Lawsuit Erupts in Response to the CFPB’s Failure to Release Rules

One lawsuit was filed on May 14, 2019 in the Northern District of California by the California Reinvestment Coalition (“CRC”), a nonprofit organization based in California founded to aid low-income communities and communities of color in accessing credit, financial services, and investments. The complaint alleged that the CFPB’s failure to implement the Rule harms CRC and small businesses and communities it serves by inhibiting CRC’s “ability to advocate, educate, and issue reports about access to credit; to advise economic development organizations working with women-owned, minority-owned, and small communities and communities of color.” The CRC’s press release on the lawsuit explains that it is the Trump administration’s responsibility for defying the Dodd-Frank Act by unlawfully failing to collect and disclose data required under Dodd-Frank.

The Research

Between 2017-2018, women started an average of 1,821 new businesses per day in the United States, and the number of businesses owned by people of color grew by 79% between 2007-2018. Despite these numbers, the CFPB has acknowledged that the data is inadequate to fully understand and remedy the extent to which discriminatory lending creates credit deserts for small businesses and minority-owned businesses. The Rule was designed to collect data to understand precisely how these groups have been discriminated against in lending practices of larger financial institutions, and to incentive these institutions to diversify their lending practices.

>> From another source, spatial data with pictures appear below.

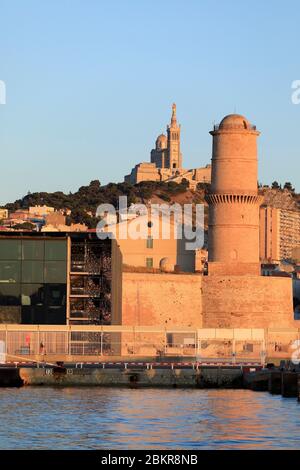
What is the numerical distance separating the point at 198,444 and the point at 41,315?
34041 millimetres

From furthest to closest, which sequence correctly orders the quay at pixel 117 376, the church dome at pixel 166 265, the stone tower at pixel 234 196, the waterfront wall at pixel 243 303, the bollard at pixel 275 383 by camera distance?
1. the church dome at pixel 166 265
2. the waterfront wall at pixel 243 303
3. the stone tower at pixel 234 196
4. the quay at pixel 117 376
5. the bollard at pixel 275 383

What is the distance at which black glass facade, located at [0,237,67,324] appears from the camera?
3196 inches

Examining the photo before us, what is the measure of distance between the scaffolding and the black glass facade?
4.45 ft

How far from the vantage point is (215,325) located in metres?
103

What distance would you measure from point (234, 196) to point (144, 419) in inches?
1953

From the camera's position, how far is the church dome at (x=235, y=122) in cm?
10331

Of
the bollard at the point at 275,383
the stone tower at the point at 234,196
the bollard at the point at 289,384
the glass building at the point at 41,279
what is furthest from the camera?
the stone tower at the point at 234,196

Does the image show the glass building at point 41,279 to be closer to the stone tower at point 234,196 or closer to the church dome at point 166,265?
the stone tower at point 234,196

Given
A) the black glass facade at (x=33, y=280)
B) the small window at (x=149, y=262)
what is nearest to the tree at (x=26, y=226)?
the small window at (x=149, y=262)

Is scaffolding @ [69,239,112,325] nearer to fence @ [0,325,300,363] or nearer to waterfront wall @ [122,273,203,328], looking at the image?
fence @ [0,325,300,363]

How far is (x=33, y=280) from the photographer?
267 ft

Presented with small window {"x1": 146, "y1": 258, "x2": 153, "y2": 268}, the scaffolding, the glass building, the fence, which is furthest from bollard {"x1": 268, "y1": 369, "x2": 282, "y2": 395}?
small window {"x1": 146, "y1": 258, "x2": 153, "y2": 268}
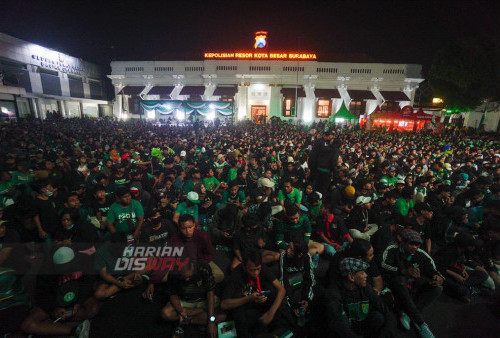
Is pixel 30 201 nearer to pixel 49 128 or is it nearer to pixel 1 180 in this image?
pixel 1 180

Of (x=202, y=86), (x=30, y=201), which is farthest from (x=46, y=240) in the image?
(x=202, y=86)

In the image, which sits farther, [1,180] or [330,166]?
[330,166]

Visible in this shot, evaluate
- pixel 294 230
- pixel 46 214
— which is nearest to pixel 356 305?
pixel 294 230

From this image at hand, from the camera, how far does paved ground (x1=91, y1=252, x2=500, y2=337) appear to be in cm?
345

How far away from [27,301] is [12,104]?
32.9 metres

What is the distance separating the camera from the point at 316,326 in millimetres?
3512

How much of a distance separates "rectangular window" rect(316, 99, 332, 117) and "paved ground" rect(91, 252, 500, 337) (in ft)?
97.0

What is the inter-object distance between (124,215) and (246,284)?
9.95ft

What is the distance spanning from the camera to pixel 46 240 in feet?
15.0

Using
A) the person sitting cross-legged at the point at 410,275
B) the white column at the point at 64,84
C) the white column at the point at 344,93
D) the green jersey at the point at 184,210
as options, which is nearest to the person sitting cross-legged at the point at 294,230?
the person sitting cross-legged at the point at 410,275

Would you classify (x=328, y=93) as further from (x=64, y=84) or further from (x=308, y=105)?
(x=64, y=84)

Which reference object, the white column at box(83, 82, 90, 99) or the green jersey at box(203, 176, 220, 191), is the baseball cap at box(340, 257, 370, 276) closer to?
the green jersey at box(203, 176, 220, 191)

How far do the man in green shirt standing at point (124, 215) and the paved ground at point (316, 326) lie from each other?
1.22 m

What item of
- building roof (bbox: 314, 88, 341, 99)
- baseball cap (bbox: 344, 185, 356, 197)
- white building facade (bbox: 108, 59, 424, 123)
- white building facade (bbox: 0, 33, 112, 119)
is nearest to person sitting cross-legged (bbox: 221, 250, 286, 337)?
baseball cap (bbox: 344, 185, 356, 197)
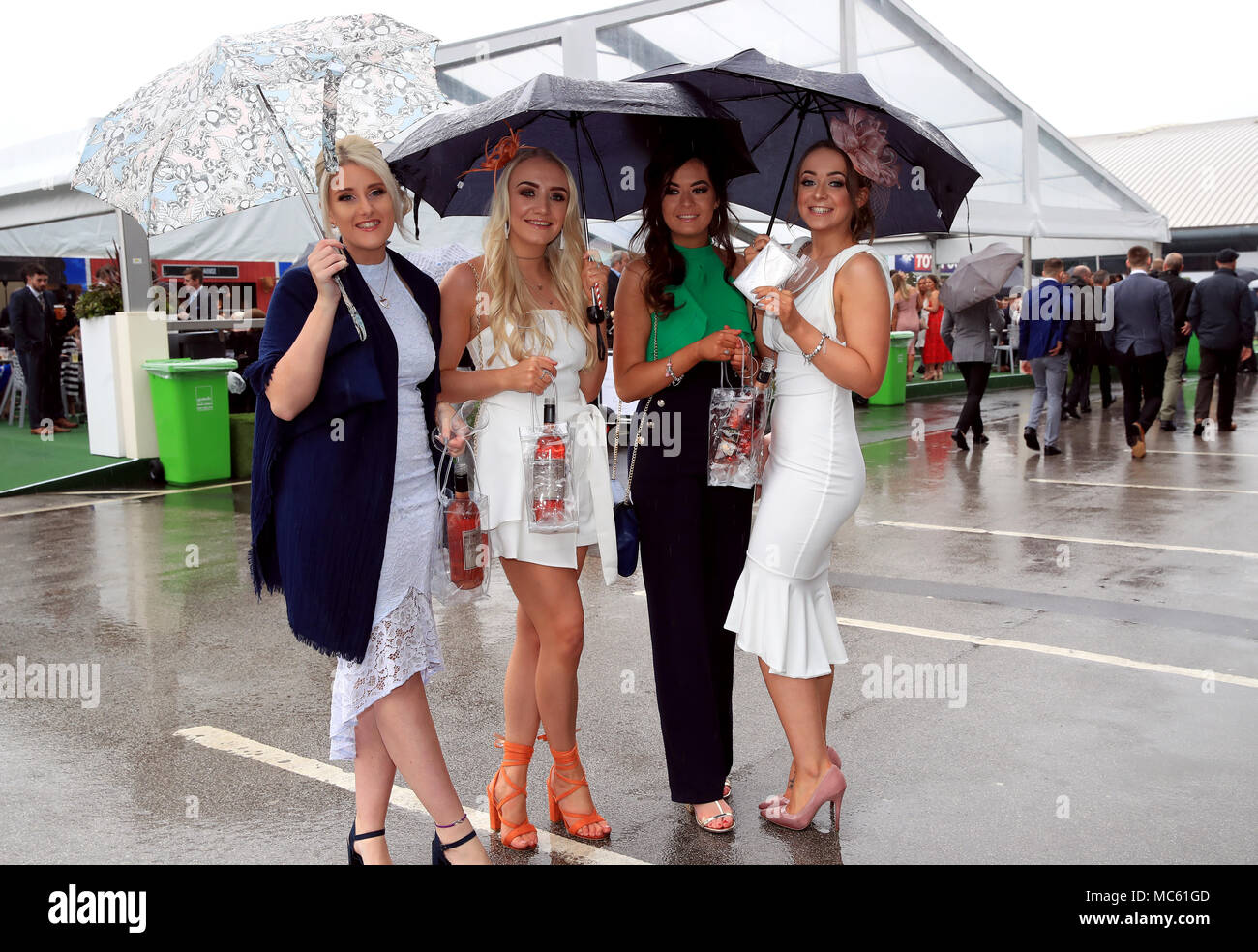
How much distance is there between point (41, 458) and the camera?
12211mm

The CFPB Under President Trump

Under President Trump’s direction, the CFPB has failed to make several steps necessary to protect consumers, small businesses, and student borrowers. One author characterized the Trump administration’s approach to transforming Washington as “one in which strategic neglect and bureaucratic self-sabotage create versions of agencies that seem to run contrary to their basic premises.” The CFPB developed out of a concern that the American economy was defined by inequality and consumer debt, without anyone advocating on the other end for consumers. Financial products that consumers purchase are defined by arduous terms and conditions, mandatory arbitration, reverse amortization, interest-rate calculations that can charge costly fees erratically, mysterious credit scores, and cross-default clauses. Under the direction of President Trump, this liberal leaning consumer protection agency has drastically scaled back, leaving rules like 1071 without guidelines for implantation and compliance.